In deze zaak heeft het Gerechtshof Arnhem-Leeuwarden op 26 maart 2024 uitspraak gedaan in hoger beroep over een verzoek tot schorsing van een beschikking van de rechtbank Midden-Nederland. De moeders, [verzoekster1] en [verzoekster2], zijn de juridische ouders van [de minderjarige], geboren in 2020. De biologische vader, [verweerder1], en zijn partner, [verweerder2], hebben een omgangsregeling aangevraagd. De rechtbank had [verweerder2] niet-ontvankelijk verklaard in zijn verzoek tot omgang, maar [verweerder1] was wel ontvankelijk verklaard. De rechtbank had een omgangsregeling vastgesteld die uitvoerbaar bij voorraad was verklaard.
De moeders hebben hoger beroep ingesteld en verzocht om schorsing van de beschikking. Het hof heeft geoordeeld dat [verweerder2] als belanghebbende moet worden aangemerkt op basis van artikel 798 lid 1 van het Wetboek van Burgerlijke Rechtsvordering (Rv). Het hof heeft vastgesteld dat de moeders niet-ontvankelijk zijn in hun verzoek tot schorsing, omdat de voorzieningenrechter in een eerdere uitspraak op 21 februari 2024 al had beslist over de vorderingen van de moeders. Het hof oordeelt dat een tweede beoordeling van hetzelfde verzoek in strijd is met de goede procesorde.
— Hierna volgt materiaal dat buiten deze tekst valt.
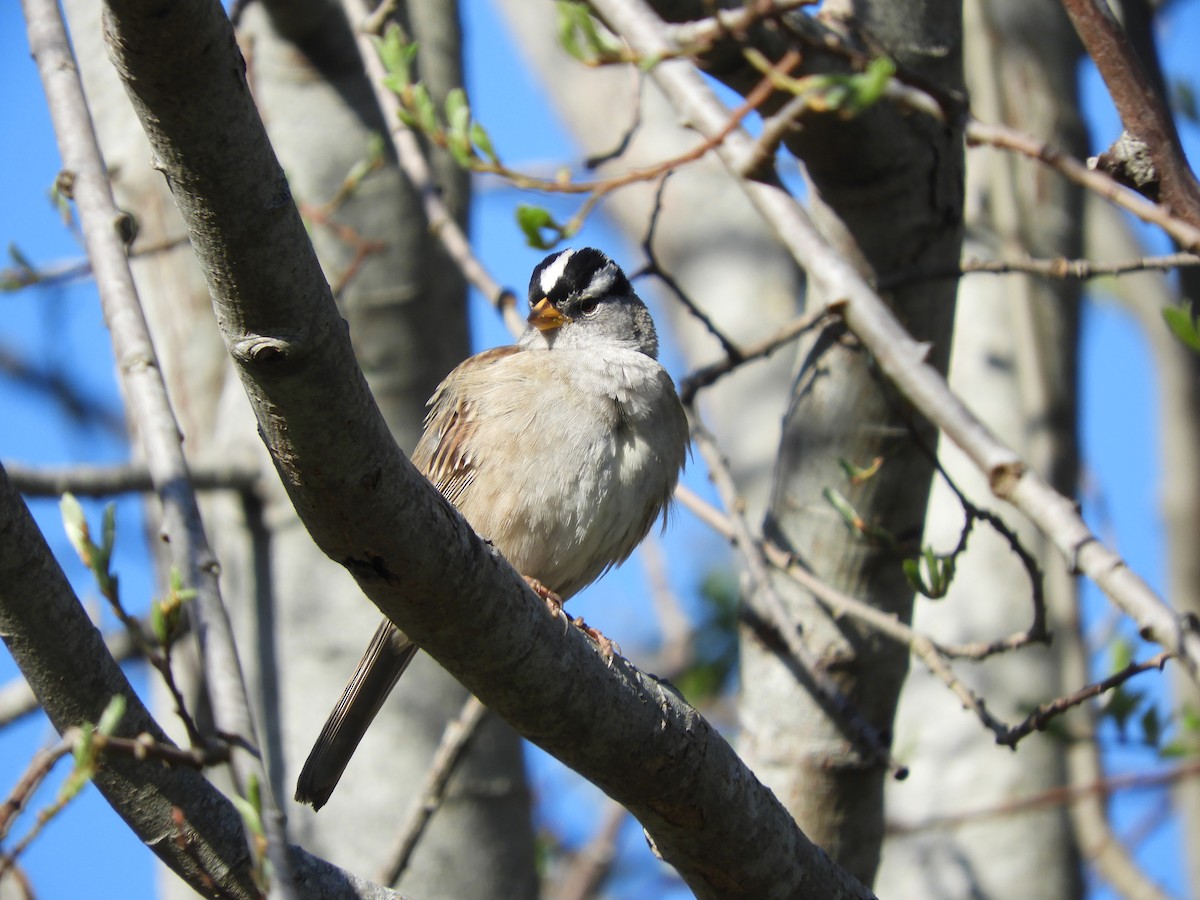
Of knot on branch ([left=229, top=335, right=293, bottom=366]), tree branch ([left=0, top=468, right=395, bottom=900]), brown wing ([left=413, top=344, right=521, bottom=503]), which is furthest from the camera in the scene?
brown wing ([left=413, top=344, right=521, bottom=503])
De beslissing van het hof houdt in dat de moeders niet-ontvankelijk worden verklaard in hun verzoek tot schorsing en dat de proceskosten worden gecompenseerd. Dit betekent dat iedere partij zijn eigen kosten draagt. De uitspraak is gedaan door een collegiaal hof en is openbaar uitgesproken in aanwezigheid van de griffier.